EXTRACT TO READ:
_ _ _ _

English-to-Python-Converter

This is an attempt to use transformers and self-attention in order to convert English descriptions into Python code.

Data Cleaning

We will be using this pre-curated Dataset for training our transformer model. The format of the data is as follows:

# English Description 1

<Python Code 1>

# English Description 2

<Python Code 2>

# English Description 3

<Python Code 3>

.
.
.

Each English description/question starts with a '#' and is followed by its corresponding python code. Each data point that we look for comprises of a question and its corresponding Python code. We can therefore look for the first character in each line to determine the start of the next data point. All lines between two lines starting with a '#' form a part of the python solution.

To further parse out the python code we make use of python's source code tokenizer to effectively deal with code syntax and indentation(spaces and tabs).

Data Augmentation - Random Variable Replacement

Since we have mere 5000 data points, we make use of data augmentations to increase the size of our dataset. While tokenizing the python code, we mask the names of certain variables randomly(with 'var_1, 'var_2' etc) to ensure that the model that we train does not merely fixate on the way the variables are named and tries to understand the inherent logic and syntax of the python code.

_ _ _ _

DATA SHOWN:
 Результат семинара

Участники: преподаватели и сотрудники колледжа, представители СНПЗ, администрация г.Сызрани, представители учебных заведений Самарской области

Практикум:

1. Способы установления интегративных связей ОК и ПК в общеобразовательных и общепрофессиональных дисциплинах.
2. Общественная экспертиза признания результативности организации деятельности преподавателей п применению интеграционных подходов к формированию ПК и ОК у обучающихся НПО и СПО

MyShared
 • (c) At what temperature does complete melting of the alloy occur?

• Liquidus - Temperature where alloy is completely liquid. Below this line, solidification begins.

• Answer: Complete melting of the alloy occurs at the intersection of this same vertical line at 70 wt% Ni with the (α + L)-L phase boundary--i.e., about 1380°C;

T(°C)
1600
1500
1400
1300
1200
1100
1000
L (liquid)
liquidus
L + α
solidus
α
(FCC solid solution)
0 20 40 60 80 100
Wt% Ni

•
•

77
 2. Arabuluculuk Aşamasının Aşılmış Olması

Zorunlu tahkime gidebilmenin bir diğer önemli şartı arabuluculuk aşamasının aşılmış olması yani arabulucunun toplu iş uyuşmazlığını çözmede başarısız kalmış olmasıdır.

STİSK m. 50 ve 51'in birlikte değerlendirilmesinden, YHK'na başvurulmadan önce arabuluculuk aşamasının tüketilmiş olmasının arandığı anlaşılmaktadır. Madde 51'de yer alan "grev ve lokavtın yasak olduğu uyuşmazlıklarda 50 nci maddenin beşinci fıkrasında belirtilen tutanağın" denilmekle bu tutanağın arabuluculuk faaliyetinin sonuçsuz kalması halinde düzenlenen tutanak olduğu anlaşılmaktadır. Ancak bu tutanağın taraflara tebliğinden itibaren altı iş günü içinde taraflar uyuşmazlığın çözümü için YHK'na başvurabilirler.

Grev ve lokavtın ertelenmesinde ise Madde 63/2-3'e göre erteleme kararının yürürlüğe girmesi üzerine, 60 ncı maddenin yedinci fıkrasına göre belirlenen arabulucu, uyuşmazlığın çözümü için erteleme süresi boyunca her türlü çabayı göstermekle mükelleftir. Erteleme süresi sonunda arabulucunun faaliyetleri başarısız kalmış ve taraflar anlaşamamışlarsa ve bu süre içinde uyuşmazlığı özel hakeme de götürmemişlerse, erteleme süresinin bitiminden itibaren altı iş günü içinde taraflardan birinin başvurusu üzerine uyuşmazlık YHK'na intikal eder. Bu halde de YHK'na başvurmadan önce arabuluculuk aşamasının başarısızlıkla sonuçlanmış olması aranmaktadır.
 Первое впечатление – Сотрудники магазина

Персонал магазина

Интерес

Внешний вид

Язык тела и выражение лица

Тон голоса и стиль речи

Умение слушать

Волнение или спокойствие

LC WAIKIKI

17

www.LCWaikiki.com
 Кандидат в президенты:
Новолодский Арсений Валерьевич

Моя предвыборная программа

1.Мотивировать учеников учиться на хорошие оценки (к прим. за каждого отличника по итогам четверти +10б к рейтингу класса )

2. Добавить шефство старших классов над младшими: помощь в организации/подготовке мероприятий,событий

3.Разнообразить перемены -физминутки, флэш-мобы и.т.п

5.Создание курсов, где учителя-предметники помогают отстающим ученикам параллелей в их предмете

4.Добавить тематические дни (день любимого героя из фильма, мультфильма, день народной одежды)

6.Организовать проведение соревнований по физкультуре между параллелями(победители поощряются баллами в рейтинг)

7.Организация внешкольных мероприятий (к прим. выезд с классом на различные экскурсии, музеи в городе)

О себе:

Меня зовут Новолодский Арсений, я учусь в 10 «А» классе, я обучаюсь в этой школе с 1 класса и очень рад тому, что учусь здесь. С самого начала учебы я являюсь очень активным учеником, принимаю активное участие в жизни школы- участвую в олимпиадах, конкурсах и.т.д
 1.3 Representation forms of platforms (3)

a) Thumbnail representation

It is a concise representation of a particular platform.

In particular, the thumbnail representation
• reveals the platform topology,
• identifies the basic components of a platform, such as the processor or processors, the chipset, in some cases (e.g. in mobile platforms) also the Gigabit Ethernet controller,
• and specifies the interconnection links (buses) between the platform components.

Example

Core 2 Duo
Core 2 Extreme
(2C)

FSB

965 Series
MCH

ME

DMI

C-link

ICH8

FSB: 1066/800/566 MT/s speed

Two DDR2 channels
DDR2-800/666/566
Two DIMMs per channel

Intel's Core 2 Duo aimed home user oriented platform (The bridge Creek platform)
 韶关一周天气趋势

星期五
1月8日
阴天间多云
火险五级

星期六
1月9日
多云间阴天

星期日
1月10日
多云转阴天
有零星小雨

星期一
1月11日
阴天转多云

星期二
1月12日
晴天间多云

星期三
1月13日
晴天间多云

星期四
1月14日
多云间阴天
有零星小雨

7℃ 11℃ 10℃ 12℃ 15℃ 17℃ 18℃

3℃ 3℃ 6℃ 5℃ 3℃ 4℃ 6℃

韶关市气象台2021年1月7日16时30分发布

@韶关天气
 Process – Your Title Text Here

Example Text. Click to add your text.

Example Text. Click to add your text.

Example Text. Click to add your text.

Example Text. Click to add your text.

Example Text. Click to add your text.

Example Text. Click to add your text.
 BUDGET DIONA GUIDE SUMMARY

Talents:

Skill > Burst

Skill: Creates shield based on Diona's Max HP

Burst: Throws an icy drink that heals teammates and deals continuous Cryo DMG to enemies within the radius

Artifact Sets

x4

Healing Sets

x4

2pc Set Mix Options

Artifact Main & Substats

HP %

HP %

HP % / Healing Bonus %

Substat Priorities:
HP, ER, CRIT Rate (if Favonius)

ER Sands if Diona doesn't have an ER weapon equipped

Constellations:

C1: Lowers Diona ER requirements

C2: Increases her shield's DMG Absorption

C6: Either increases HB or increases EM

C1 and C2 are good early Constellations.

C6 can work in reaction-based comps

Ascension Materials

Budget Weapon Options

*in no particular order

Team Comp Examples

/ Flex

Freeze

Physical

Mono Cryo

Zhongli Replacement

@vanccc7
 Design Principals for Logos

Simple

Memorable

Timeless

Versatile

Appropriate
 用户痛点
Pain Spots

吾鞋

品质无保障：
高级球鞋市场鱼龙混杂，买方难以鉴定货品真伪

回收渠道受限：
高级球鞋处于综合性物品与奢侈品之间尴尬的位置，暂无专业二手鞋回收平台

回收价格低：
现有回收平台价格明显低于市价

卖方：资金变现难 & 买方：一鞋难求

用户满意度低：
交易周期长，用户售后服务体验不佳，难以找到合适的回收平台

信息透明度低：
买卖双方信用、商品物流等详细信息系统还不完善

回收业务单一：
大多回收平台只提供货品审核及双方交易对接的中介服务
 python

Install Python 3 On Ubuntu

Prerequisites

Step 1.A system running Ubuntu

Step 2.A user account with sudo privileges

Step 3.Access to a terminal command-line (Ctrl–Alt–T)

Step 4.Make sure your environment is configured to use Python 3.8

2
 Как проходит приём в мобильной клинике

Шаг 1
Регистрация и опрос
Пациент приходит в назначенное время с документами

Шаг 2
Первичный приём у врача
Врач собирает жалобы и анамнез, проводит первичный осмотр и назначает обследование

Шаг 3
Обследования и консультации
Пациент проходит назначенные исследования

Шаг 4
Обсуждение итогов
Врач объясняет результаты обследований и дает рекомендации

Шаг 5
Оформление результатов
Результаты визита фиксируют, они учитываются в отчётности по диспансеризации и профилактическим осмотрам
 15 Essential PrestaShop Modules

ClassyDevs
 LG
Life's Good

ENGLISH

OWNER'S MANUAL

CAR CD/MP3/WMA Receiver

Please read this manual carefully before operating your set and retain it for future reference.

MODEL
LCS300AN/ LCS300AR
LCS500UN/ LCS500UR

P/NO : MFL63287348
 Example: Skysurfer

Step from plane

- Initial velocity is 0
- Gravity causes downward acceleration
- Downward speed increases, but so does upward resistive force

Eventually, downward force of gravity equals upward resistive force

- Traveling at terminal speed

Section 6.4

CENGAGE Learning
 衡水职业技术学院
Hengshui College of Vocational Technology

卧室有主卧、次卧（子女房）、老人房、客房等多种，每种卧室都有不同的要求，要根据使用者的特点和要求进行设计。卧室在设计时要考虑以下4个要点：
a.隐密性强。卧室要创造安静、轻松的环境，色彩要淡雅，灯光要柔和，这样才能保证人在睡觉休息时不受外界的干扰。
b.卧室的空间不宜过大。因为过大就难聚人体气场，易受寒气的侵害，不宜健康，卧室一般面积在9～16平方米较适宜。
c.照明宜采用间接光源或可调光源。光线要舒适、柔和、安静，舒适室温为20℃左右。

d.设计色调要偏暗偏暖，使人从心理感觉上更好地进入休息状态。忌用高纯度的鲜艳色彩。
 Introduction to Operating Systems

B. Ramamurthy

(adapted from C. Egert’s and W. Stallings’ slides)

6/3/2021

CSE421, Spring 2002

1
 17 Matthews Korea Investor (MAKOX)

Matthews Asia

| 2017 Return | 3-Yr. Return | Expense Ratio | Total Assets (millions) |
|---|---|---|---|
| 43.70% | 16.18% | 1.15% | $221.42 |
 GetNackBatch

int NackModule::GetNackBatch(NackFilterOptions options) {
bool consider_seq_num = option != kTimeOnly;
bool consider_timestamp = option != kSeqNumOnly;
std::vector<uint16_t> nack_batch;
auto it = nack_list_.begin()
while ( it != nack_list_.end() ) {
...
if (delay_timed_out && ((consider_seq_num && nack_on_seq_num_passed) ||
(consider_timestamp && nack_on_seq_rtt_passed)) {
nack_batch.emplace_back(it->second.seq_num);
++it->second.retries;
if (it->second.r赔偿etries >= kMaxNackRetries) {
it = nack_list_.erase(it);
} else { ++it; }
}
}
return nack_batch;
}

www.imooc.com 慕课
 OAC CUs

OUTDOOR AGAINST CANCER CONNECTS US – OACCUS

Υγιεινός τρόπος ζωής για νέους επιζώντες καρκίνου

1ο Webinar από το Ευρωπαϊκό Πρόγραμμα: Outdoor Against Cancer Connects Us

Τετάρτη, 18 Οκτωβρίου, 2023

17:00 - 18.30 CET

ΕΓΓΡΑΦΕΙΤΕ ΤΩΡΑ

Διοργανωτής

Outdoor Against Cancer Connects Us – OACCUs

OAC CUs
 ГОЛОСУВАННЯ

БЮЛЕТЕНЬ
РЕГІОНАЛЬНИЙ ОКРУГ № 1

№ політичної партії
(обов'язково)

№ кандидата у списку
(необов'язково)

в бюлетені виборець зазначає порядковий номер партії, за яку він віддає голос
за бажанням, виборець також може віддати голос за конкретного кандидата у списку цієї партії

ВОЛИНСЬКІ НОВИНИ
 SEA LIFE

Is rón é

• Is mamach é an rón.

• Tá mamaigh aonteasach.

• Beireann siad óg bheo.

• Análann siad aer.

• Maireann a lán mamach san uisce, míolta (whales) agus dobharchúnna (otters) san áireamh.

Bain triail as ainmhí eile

_ _ _ _

TASK SET:
**1.** In the English-to-Python-Converter text, what are the answers to these questions?
(a) What character does each English description start with?
(b) What is used to parse out the Python code so that syntax and indentation are handled?
(c) How many data points does the dataset contain?
**2.** According to the English-to-Python-Converter text, why are certain variable names randomly masked while the Python code is tokenized?
**3.** Extend the English-to-Python-Converter text from the point where it stops.
The material above is separate from the English-to-Python-Converter text.

ANSWERS PROVIDED:
**1.**
(a) A '#'.
(b) Python's source code tokenizer.
(c) 5000.

**2.** With only 5000 data points, masking serves as data augmentation to increase the size of the dataset. Replacing names with 'var_1', 'var_2' and so on also keeps the model from fixating on how variables are named, so that it tries to understand the logic and syntax of the Python code.

**3.**
For example consider the folowing program:

def add_two_numbers (num1 ,num2 ):
    sum =num1 +num2 
    return sum

we can replace some of the above variables to create new data points. The following are valid augmentations:

def add_two_numbers (var_1 ,num2 ):
    sum =var_1 +num2 
    return sum

def add_two_numbers (num1 ,var_1 ):
   sum =num1 +var_1 
   return sum

def add_two_numbers (var_1 ,var_2 ):
    sum = var_1 + var_2 
    return sum

In the above example, we have therefore expanded a single data point into 3 more data points using our random variable replacement technique.

Model Architecture

We will be using the transformer model as explained in this blog to perform sequence to sequence learning on our dataset. Here we will be treating the English description/question as our source(SRC) and the corresponding Python code as the target(TRG) for our training.

Tokenizing SRC and TRG sequences

We use spacy's default tokenizer to tokenize our SRC sequence.

SRC = [' ', 'write', 'a', 'python', 'function', 'to', 'add', 'two', 'user', 'provided', 'numbers', 'and', 'return', 'the', 'sum']

We use python's source code tokenizer to tokenize our TRG. Python's tokenizer returns several attributes for each token. We only extract the token type and the corresponding string attribute in form of a tuple(i.e., (token_type_int, token_string)) as the final token. Our TRG is a sequence of such tuples.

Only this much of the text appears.